• TO-DO LIST:
- a) According to the passage on apportionment by district, how many seats does Denmark guarantee each to Greenland and the Faroe Islands?
- b) Write the next few sentences of the passage on apportionment by district, picking up after its last sentence.

• PASSAGE PROVIDED:
Apportionment by district
In some representative assemblies, each member represents a geographic district. Equal representation requires that districts comprise the same number of residents or voters. But this is not universal, for reasons including the following:
- In federations like the United States and Canada, the regions, states, or provinces are important as more than mere election districts. For example, residents of New York State identify as New Yorkers and not merely as members of some 415th Congressional district; the state also has institutional interests that it seeks to pursue in Congress through its representatives. Consequently, election districts do not span regions.
- Malapportionment might be deliberate, as when the governing documents guarantee outlying regions a specific number of seats. Denmark guarantees two seats each for Greenland and the Faroe Islands; Spain (see below) has a number of designated seats; and Canada (see below) favors its territories. Remote regions might have special views to which the governing body should give dedicated weight, otherwise might be inclined to secede.

• DATA ENTRIES:
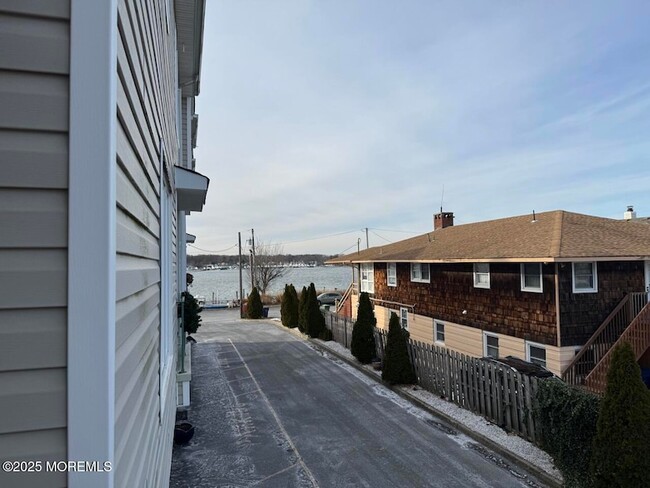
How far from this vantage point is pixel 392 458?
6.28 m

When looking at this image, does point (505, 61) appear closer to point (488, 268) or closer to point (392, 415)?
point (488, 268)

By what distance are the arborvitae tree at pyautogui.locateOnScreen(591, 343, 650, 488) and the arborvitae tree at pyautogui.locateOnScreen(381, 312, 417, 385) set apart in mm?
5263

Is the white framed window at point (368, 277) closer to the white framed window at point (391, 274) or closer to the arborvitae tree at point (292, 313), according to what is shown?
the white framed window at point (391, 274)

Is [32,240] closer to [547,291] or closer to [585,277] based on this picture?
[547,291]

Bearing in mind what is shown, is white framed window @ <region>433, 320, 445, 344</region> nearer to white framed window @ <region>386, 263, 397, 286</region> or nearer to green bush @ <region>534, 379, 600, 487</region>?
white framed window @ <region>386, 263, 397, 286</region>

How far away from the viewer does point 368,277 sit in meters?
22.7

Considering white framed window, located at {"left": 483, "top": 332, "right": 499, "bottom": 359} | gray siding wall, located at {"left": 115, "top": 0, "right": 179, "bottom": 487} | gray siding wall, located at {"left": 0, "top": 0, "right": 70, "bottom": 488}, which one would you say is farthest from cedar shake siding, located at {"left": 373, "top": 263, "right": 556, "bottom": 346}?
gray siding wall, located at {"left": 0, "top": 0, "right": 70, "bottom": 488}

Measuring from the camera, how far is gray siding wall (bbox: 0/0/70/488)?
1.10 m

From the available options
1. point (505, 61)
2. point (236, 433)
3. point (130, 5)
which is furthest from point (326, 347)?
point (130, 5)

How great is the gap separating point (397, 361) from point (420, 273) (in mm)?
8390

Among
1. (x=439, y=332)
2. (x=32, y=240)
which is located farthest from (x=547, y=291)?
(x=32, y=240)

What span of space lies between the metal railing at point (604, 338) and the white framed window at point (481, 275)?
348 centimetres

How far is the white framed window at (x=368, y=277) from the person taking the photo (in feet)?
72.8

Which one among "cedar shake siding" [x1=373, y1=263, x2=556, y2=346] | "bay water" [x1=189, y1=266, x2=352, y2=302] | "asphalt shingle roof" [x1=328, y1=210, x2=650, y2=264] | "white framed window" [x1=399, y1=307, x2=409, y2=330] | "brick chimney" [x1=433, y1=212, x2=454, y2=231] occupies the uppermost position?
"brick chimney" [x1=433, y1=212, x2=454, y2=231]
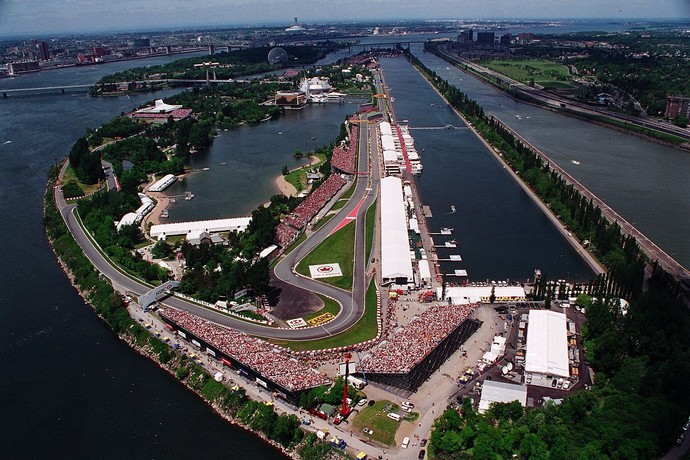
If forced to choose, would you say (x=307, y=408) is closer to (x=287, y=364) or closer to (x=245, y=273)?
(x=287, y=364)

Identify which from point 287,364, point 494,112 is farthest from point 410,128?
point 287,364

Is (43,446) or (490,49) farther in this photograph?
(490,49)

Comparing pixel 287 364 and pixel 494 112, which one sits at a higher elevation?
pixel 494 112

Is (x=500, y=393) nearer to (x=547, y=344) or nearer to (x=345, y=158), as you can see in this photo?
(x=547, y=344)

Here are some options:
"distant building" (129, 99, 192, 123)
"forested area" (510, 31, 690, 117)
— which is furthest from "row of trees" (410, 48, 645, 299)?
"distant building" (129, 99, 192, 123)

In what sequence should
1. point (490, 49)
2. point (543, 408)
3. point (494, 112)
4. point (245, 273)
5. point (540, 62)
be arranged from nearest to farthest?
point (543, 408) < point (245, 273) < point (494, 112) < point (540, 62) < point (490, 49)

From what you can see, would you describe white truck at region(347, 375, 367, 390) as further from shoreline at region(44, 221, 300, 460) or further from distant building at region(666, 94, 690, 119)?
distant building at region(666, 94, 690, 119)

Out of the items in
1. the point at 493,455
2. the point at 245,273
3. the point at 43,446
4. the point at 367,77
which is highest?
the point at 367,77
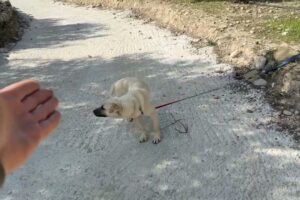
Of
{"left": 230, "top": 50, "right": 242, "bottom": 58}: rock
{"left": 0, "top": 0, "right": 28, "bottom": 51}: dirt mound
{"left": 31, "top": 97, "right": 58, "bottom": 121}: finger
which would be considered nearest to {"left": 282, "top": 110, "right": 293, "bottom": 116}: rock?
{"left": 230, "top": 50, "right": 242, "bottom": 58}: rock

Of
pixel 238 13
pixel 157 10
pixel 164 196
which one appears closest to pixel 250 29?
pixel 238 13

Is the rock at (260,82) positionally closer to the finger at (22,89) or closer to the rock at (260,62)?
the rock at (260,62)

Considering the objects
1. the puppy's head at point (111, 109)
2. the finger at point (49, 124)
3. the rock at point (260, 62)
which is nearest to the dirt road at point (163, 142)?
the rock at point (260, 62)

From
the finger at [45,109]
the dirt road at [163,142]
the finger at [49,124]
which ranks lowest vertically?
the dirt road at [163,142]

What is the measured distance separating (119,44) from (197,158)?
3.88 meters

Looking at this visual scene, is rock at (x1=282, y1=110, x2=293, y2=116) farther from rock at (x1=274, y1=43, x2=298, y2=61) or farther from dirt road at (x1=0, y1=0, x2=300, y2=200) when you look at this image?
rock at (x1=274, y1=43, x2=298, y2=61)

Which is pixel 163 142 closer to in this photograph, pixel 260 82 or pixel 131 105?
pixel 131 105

• ANSWERS TO THE EXERCISE:
- a) Two seats each.

- b)
- A lowest common denominator between adjoining voters exists, the "voting place" or "administrative quantum" (for example, a municipality, a precinct, a polling district) traditionally designed for voting convenience, tending to unite small clusters of homes and to remain little changed. The government (or an independent body) does not organize the perfect number of voters into an election district, but a roughly appropriate number of voting places.
- The basis for apportionment may be out of date. For example, in the United States, apportionment follows the decennial census. The states conducted the 2010 elections with districts apportioned according to the 2000 Census. The lack of accuracy does not justify the present cost and perceived intrusion of a new census before each biennial election.
A perfectly apportioned governing body would assist but does not ensure good representation; voters who did not vote for their district's winner might have no representative who is disposed to voice their opinion in the governing body. Conversely, a representative in the governing body may voice the opinions held by a voter who is not actually their constituent, though representatives usually seek to serve their own constituents first and will only voice the interests of an outside group of voters if it pertains to their district as well or is of national importance. The representative has the power, and in many theories or jurisdictions the duty, to represent the whole cohort of people from their district.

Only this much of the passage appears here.